Tuesday, August 20, 2013
An interesting unauthorized practice case is scheduled to be argued tomorrow before the Ohio Supreme Court.
The court's web page summarizes
The Board on the Unauthorized Practice of Law has recommended that the Supreme Court find that Thomas Jones, Jr., of Cleveland, has engaged in the unauthorized practice of law by preparing four deeds for two Cleveland homeowners. The board also recommends that the court issue an order prohibiting Jones, who is not an attorney, from practicing law as a non-lawyer in the future and charge him a $10,000 civil penalty.
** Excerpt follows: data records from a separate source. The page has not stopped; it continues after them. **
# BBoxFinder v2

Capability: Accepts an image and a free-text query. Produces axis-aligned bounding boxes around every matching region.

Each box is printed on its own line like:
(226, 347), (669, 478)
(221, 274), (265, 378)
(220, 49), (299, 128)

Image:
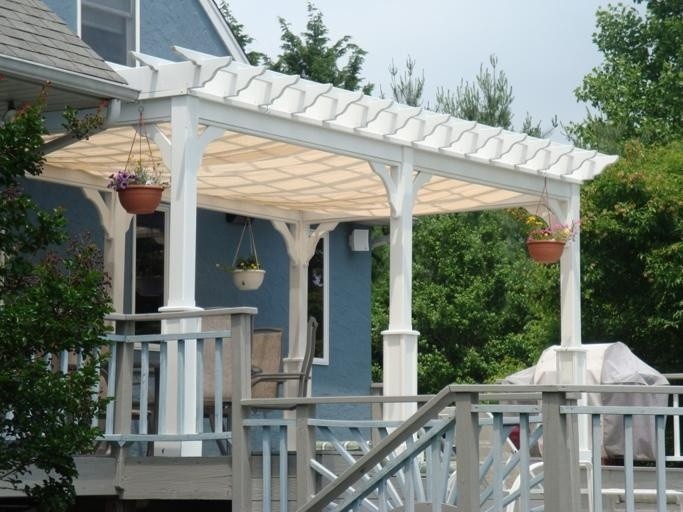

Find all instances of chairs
(35, 307), (319, 457)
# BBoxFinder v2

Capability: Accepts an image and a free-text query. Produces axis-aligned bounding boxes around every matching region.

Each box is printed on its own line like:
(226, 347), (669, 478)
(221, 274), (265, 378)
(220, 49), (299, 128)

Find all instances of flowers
(104, 170), (171, 193)
(231, 255), (262, 269)
(522, 211), (583, 243)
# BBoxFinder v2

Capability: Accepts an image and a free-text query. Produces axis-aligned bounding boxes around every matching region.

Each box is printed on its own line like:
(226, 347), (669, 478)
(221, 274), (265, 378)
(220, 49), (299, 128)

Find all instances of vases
(527, 240), (566, 262)
(116, 185), (164, 215)
(133, 274), (165, 298)
(230, 268), (266, 292)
In its report, the board states Jones and his business partner, disbarred Ohio attorney Michael Troy Watson, purchased properties in foreclosure and prepared quitclaim deeds for the owners to transfer the properties to them. The board points out that legal documents, including deeds, contracts, and trusts, may not be prepared by a non-lawyer for the benefit of another. The report notes that Jones didn’t cooperate in the investigation. The board concludes that the homeowners, probably unaware that a non-lawyer was preparing their legal documents, may have suffered financial harm.
Jones has filed objections to the board’s findings and recommendations. Questioning how he could have known that printing forms from the Internet was the unauthorized practice of law, he adds that the court hasn’t announced that it’s unlawful for a layperson to use fill-in-the-blank forms to transfer property. This court already addressed this case when it ruled on a 2005 complaint against Watson, he says, and the board’s “harassment” of him simply stems from his business partnership with Watson. He requests either a rehearing by the board’s panel assigned to this matter or dismissal of the charge.
The Disciplinary Counsel, which filed the complaint against Jones with the board, responds that the court has previously decided that drafting or writing a legal document for another person is the practice of law even if the document is copied from a “form book” and completed. As far as the earlier Watson case, the Disciplinary Counsel states it’s legally improper to raise this issue, as Jones did, in a motion to dismiss the case. The appropriate time to make this defense is when filing a response to the board’s complaint, which they say Jones never did. They also assert that Jones didn’t appear at a deposition, has offered no evidence to refute the facts, and ultimately has chosen not to participate in the proceedings – so the court shouldn’t grant a rehearing request.